Pennington Biomedical Research Center, Louisiana State University, Baton Rouge, LA 70808, USA.
Neurogastroenterol Motil. 2011 Feb;23(2):e69-79. doi: 10.1111/j.1365-2982.2010.01616.x. Epub 2010 Oct 18.
We have shown recently that our model of experimental high-thoracic spinal cord injury (T3-SCI) mirrors the gastrointestinal clinical presentation of neurotrauma patients, whereby T3-SCI animals show diminished gastric emptying and dysmotility. In this study we used cholecystokinin as a model peptide to test the hypothesis that the T3-SCI induced gastroparesis is due, in part, to an impaired vagally-mediated response to gastrointestinal peptides.
We measured the responses to sulfated cholecystokinin (CCK-8s) in control and T3-SCI (3 or 21 days after injury) rats utilizing: (i) c-fos expression in the nucleus tractus solitarius (NTS) following peripherally administered CCK-8s; (ii) in vivo gastric tone and motility following unilateral microinjection of CCK-8s into the dorsal vagal complex (DVC); and (iii) whole cell recordings of glutamatergic synaptic inputs to NTS neurons.

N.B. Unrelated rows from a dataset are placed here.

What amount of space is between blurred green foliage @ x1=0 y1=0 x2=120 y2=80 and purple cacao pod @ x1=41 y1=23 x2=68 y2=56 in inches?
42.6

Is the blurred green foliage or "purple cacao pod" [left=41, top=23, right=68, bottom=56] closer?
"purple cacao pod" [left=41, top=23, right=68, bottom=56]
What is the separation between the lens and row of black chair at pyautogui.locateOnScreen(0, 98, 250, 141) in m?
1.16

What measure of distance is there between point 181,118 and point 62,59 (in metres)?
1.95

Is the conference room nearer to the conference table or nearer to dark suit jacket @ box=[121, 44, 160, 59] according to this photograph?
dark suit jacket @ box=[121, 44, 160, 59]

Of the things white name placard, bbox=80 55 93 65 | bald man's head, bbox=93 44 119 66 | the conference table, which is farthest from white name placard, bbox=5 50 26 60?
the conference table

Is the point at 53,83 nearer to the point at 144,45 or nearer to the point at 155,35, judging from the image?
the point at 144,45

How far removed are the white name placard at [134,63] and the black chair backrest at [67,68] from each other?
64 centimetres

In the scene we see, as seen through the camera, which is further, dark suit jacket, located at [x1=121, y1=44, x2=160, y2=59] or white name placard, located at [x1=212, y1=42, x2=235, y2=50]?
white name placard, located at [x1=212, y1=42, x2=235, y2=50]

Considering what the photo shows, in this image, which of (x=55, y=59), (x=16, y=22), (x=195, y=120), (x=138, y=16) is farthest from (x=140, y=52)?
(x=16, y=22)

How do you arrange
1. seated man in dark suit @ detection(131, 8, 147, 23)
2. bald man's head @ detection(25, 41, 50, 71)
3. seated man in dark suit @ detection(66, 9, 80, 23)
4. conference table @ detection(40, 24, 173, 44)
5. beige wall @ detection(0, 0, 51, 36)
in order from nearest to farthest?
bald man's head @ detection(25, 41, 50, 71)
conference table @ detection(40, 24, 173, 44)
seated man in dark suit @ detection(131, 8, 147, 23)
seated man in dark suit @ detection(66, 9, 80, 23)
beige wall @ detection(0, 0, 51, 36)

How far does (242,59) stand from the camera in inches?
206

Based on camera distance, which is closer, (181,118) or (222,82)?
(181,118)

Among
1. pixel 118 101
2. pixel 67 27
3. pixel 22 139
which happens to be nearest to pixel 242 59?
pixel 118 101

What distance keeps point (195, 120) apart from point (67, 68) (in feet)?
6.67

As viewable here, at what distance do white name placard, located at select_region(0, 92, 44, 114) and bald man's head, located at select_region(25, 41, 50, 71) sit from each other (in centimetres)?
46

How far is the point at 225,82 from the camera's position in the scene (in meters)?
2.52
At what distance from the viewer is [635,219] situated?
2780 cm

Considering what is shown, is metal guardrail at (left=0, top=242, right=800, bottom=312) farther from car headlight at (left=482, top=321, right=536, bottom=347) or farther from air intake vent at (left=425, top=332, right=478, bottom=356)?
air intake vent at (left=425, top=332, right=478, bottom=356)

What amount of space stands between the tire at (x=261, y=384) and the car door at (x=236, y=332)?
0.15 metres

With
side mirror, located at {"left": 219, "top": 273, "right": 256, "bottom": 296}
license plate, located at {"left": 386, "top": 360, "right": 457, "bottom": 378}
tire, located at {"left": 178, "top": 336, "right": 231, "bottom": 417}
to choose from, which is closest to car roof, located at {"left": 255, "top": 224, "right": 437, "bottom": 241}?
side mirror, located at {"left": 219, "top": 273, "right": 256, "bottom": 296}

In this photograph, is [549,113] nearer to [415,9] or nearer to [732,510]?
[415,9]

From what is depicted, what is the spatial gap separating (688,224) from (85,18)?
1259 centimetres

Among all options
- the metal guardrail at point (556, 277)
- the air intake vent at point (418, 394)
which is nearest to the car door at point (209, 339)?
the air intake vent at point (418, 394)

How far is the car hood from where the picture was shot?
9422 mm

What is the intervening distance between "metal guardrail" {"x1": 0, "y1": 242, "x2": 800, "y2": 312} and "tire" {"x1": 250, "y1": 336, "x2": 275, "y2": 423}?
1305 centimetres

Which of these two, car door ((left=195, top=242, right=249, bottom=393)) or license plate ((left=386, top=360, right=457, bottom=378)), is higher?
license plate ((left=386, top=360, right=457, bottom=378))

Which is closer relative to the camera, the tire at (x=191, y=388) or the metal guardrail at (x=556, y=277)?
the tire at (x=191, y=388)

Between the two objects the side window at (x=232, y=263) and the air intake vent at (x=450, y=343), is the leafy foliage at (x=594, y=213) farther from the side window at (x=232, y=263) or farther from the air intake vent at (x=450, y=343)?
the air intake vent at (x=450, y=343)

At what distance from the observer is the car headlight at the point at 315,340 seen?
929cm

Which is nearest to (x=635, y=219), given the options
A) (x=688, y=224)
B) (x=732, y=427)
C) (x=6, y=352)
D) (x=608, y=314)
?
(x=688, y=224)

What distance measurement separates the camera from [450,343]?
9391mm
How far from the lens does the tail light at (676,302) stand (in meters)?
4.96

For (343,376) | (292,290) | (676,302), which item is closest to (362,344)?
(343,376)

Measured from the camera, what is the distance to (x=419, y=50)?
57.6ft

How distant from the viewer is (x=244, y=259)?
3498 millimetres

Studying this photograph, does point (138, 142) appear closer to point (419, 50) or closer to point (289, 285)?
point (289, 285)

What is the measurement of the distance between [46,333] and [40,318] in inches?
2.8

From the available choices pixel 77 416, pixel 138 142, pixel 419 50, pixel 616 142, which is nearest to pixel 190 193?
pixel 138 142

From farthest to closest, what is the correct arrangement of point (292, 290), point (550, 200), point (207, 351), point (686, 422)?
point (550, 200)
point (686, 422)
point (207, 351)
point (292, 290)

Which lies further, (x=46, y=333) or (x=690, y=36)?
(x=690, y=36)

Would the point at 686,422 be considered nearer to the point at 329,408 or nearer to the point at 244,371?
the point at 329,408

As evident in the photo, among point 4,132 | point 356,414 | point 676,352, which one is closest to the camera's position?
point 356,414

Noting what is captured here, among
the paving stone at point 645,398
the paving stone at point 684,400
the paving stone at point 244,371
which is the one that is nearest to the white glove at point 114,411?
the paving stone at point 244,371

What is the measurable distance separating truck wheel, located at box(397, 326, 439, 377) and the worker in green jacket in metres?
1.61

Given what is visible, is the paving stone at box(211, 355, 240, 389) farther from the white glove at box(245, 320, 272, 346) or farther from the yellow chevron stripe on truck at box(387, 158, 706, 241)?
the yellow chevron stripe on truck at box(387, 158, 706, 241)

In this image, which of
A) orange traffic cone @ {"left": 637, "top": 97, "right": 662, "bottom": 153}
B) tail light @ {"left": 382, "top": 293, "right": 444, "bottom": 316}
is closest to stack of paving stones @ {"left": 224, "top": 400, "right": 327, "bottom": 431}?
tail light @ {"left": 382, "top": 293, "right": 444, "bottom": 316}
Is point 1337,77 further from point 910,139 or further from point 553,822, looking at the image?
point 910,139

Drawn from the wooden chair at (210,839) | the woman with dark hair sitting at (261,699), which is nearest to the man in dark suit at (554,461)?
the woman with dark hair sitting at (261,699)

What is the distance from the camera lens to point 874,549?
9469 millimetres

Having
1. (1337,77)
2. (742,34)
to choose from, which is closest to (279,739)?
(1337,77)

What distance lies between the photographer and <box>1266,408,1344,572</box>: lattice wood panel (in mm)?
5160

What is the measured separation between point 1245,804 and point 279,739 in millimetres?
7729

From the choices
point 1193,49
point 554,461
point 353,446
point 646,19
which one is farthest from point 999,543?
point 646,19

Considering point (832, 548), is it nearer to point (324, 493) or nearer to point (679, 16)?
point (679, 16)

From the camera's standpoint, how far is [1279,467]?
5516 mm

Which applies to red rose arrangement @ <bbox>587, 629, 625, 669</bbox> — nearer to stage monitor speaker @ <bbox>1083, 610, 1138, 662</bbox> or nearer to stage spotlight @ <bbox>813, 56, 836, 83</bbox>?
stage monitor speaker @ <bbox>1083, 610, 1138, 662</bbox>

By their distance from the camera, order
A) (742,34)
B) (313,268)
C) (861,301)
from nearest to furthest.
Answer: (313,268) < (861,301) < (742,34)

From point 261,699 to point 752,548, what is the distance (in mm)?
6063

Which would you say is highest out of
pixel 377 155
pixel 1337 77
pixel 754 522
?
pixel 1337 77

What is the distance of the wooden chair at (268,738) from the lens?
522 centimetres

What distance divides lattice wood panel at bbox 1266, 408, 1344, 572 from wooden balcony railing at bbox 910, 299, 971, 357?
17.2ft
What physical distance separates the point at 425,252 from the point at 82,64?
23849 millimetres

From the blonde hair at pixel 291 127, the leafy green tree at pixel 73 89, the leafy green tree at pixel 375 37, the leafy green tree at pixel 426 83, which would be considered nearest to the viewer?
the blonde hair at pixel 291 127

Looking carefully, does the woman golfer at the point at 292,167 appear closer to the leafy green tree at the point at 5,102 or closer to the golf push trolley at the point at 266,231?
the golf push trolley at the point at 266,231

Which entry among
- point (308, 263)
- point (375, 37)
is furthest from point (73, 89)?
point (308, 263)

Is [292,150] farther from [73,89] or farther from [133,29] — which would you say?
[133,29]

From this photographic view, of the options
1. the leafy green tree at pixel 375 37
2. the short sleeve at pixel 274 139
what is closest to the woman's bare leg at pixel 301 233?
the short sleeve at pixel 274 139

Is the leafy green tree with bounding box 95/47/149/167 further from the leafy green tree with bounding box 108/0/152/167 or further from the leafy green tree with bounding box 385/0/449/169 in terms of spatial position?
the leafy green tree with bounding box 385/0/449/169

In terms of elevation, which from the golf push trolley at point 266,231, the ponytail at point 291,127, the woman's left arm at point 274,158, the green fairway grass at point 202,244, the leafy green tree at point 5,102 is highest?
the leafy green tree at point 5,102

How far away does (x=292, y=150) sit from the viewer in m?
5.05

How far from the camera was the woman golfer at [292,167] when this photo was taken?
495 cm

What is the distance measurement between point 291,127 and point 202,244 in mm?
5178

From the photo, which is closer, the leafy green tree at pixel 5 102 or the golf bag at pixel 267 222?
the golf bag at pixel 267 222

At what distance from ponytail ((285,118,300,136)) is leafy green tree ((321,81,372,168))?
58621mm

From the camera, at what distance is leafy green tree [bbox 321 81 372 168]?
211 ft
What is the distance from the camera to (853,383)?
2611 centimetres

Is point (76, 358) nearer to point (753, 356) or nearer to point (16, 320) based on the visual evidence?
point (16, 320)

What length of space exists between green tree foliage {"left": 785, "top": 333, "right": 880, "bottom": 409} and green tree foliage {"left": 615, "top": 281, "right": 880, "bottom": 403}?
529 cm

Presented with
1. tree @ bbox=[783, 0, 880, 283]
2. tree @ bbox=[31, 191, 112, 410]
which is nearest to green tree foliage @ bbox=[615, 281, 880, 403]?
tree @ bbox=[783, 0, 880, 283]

Our results show that: (i) medullary c-fos expression in response to peripheral CCK-8s was significantly lower in T3-SCI rats 3 days after the injury, but recovered to control values at 3 weeks post-SCI, (ii) Unilateral microinjection of CCK-8s in the DVC induced a profound gastric relaxation in control animals, but did not induce any response in T3-SCI rats at both 3 and 21 days after SCI, (iii) Perfusion with CCK-8s increased glutamatergic currents in 55% of NTS neurons from control rats, but failed to induce any response in NTS neurons from T3-SCI rats.
CONCLUSIONS & INFERENCES: Our data indicate alterations of vagal responses to CCK-8s in T3-SCI rats that may reflect a generalized impairment of gastric vagal neurocircuitry, leading to a reduction of gastric functions after SCI.
我们最近表明,我们的实验性高胸脊髓损伤(T3-SCI)模型反映了神经创伤患者的胃肠道临床表现,其中 T3-SCI 动物表现出胃排空减少和运动障碍。在这项研究中,我们使用胆囊收缩素作为模型肽来检验假设,即 T3-SCI 诱导的胃轻瘫部分是由于胃肠道肽的迷走神经介导反应受损。
我们使用以下方法测量了对硫酸胆囊收缩素(CCK-8s)的反应:(i)在外周给予 CCK-8s 后,在孤束核(NTS)中测量 c-fos 表达;(ii)单侧微注射 CCK-8s 到迷走神经复合体(DVC)后,测量胃张力和运动;(iii)NTS 神经元的谷氨酸能突触输入的全细胞记录。
我们的结果表明:(i)T3-SCI 大鼠在损伤后 3 天,对周围 CCK-8s 的髓质 c-fos 表达明显降低,但在 SCI 后 3 周恢复到对照值;(ii)单侧微注射 CCK-8s 到 DVC 在对照动物中诱导了深刻的胃松弛,但在 T3-SCI 大鼠中在 SCI 后 3 天和 21 天都没有诱导任何反应;(iii)CCK-8s 的灌流增加了 55%来自对照大鼠的 NTS 神经元的谷氨酸电流,但未能诱导来自 T3-SCI 大鼠的 NTS 神经元的任何反应。
我们的数据表明,T3-SCI 大鼠中迷走神经对 CCK-8s 的反应发生改变,这可能反映了胃迷走神经神经回路的普遍损伤,导致 SCI 后胃功能下降。